WHAT TO PRODUCE
Copy out each of the lines below word for word.

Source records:
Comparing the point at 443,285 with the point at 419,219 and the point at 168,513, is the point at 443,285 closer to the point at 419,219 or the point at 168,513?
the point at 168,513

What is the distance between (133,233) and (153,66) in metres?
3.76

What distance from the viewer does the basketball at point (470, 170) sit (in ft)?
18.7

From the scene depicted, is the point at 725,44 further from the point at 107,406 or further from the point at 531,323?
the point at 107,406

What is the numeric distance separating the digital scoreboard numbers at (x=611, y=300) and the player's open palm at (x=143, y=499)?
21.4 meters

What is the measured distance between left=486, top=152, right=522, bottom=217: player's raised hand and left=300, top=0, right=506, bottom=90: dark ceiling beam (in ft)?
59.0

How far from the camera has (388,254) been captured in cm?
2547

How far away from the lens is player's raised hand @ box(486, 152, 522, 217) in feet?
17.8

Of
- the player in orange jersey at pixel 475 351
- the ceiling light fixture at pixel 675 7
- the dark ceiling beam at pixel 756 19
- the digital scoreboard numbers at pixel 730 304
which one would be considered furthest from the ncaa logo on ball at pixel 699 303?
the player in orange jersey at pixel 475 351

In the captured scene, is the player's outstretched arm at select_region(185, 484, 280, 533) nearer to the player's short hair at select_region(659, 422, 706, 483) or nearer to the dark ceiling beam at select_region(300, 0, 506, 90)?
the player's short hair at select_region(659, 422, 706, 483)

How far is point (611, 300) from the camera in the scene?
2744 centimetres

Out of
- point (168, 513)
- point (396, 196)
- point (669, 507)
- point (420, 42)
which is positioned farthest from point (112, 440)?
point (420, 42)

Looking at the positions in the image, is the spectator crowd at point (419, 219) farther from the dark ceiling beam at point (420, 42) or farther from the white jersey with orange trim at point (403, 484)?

FINAL RESULT
Comparing the point at 443,285 with the point at 419,219 and the point at 168,513, is the point at 443,285 closer to the point at 419,219 or the point at 168,513?
the point at 168,513

What is the distance between (133,233) and (153,66) in metres?
3.76

What distance from the viewer does the basketball at point (470, 170) sit (in ft)?
18.7

From the scene depicted, is the point at 725,44 further from the point at 107,406 or further from the point at 531,323?
the point at 107,406

What is the numeric distance separating the digital scoreboard numbers at (x=611, y=300) and the player's open palm at (x=143, y=499)?
21.4 meters

What is the measured distance between left=486, top=152, right=522, bottom=217: player's raised hand and left=300, top=0, right=506, bottom=90: dark ceiling beam (in ft)?
59.0

How far from the camera has (388,254) been captured in cm?
2547

How far away from the lens is player's raised hand @ box(486, 152, 522, 217) in feet?
17.8

Of
- the player in orange jersey at pixel 475 351
- the ceiling light fixture at pixel 675 7
- the dark ceiling beam at pixel 756 19
- the digital scoreboard numbers at pixel 730 304
which one would be considered furthest from the ncaa logo on ball at pixel 699 303?
the player in orange jersey at pixel 475 351

In the captured scene, is the player's outstretched arm at select_region(185, 484, 280, 533) nearer to the player's short hair at select_region(659, 422, 706, 483) or nearer to the dark ceiling beam at select_region(300, 0, 506, 90)?
the player's short hair at select_region(659, 422, 706, 483)

How far is point (611, 300) from the camera in the scene?
2744 centimetres

Out of
- point (168, 513)
- point (396, 196)
- point (669, 507)
- point (420, 42)
which is positioned farthest from point (112, 440)?
point (420, 42)

Looking at the positions in the image, is the spectator crowd at point (419, 219) farther from the dark ceiling beam at point (420, 42) or farther from the white jersey with orange trim at point (403, 484)?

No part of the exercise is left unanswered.